*** Opening Page text ***

Still, I don’t want people to look at me
or to see my face and say, “That’s her.”
I would rather have them hear my story
and not know who I am.
NARRATOR: In April of 2000, eight years after her town was attacked by an army of her own
countrymen, a woman bearing the scars of war traveled from her home in the Balkans to a courtroom in
the Netherlands. She took the stand as “Witness number 99,” a cloak to protect her from the harm that
could come from the truths she was about to reveal.
WITNESS 99: I solemnly declare that I will speak the truth, the whole truth, and nothing but the truth.
KUO: Witness, how old are you?
WITNESS 99: Fifty-two.
KUO: Witness, what ethnicity are you?
WITNESS 99: Muslim.
KUO: Witness, in 1992 when the war was taking place, how old were your sons?
WITNESS 99: My one son was 23 years old, and the other was 22.
KUO: Where did you live?
WITNESS 99: Foca.
BOSNIAN NARRATOR: In an attractive mountainous region abundant in lush forests, at the confluence of
the Drina and Cehotina rivers, lies the small town of Foca.
WITNESS 99: I was born in Foca. Things were good for us. We had a good life. We had everything before
the war. I couldn’t imagine my neighbor hurting me, or me hurting a neighbor. Everyone was like one
family.
NARRATOR: “ZR” was also living in Foca when the war began in 1992. She was a newlywed with dreams
of starting a family of her own.

*** Closing Page text ***
*** Opening Supplied records ***

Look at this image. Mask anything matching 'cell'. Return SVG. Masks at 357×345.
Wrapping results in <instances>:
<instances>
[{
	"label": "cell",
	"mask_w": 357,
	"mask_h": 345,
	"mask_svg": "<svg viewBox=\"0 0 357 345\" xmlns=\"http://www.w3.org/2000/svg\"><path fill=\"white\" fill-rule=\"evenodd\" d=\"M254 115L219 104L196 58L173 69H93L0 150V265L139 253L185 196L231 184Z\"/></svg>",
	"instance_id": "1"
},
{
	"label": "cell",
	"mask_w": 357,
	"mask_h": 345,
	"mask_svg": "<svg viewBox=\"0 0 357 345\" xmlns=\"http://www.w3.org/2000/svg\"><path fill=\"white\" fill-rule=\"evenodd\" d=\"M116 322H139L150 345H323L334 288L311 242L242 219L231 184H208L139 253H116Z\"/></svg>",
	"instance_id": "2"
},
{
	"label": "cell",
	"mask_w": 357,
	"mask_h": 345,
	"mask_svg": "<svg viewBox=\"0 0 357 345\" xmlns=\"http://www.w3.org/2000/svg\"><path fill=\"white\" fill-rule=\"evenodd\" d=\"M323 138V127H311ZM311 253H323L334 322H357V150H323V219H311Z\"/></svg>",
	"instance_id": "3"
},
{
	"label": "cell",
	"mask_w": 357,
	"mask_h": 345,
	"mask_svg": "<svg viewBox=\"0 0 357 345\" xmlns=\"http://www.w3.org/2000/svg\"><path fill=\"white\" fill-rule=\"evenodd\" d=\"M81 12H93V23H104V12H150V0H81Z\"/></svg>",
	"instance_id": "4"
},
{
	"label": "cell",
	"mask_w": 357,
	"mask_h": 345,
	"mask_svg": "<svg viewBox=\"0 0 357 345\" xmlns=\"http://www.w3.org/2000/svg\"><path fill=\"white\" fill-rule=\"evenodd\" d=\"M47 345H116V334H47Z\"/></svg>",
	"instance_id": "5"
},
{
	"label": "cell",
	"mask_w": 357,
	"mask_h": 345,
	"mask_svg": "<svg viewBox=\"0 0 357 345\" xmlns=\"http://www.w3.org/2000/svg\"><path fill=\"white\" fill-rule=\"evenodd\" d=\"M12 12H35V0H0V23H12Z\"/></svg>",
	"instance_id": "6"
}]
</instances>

*** Closing Supplied records ***

Using the Witness 99 transcript, answer these:
1. In what month and year did the woman travel to the courtroom in the Netherlands?
2. The town of Foca lies where which two rivers meet?
3. How old were Witness 99's two sons in 1992?

- Finished exercise:
1. April 2000
2. The Drina and Cehotina rivers
3. 23 and 22